Robert Fick hit the last home run at Tiger Stadium in Detroit, a grand slam onto the ballpark's iconic roof in September 1999. Was he juiced up on performance-enhancing drugs when he went deep for the Detroit Tigers?

In an interview Thursday with Good Day, L.A. on Fox TV, Fick says no, that he "didn't know any better at that point." But he did admit to taking PEDs, twice. Not to bulk up and "hit home runs," he claims, but instead to recover from chronic shoulder problems.

"I was a young player who had had three or four shoulder injuries and was told it would help me get back on the field and stay on the field."

Fick said he took amphetamines too, and implied that most players did until they were explicitly outlawed in recent seasons. It's his impression that "baseball's really cleaned it up" with drug testing in recent seasons, and that it's "90 percent" clean of PED users. Those among the other alleged 10 percent — guys like as Ryan Braun and Alex Rodriguez — do the drugs to "stay on top," Fick says, when their bodies break down.

Fick also said it's highly likely that the teammates of users know that the users are using. That's how it was when he played:

"Everybody knew and nobody cared. ... The goal was to win and be in the major leagues."

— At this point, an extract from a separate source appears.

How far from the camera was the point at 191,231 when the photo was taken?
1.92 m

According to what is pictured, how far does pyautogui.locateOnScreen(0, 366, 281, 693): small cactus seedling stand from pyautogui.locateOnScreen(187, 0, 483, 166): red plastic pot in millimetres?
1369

And yet, Fick says he'd be in favor of a zero tolerance policy. That's how to cure the game of the other 10 percent.

But if the intent of users is to simply overcome injuries and stay on the field, is that something that should be punishable by permanent banishment on the first offense? Aren't today's players like those in Fick's era, who want to "win and be in the major leagues"? Baseball's steroid story is rife with contradictions, paradoxes and half-truths — and it's not just the users who are telling them.

Fick was an All-Star in 2002. He had a few good seasons in Detroit and Atlanta. Yet, some already are wondering why we're even talking to bit players from 10 or 15 years ago about PEDs. It's a funny stance to take, considering the relative lack of media interest in drugs before those Congressional hearings in 2005.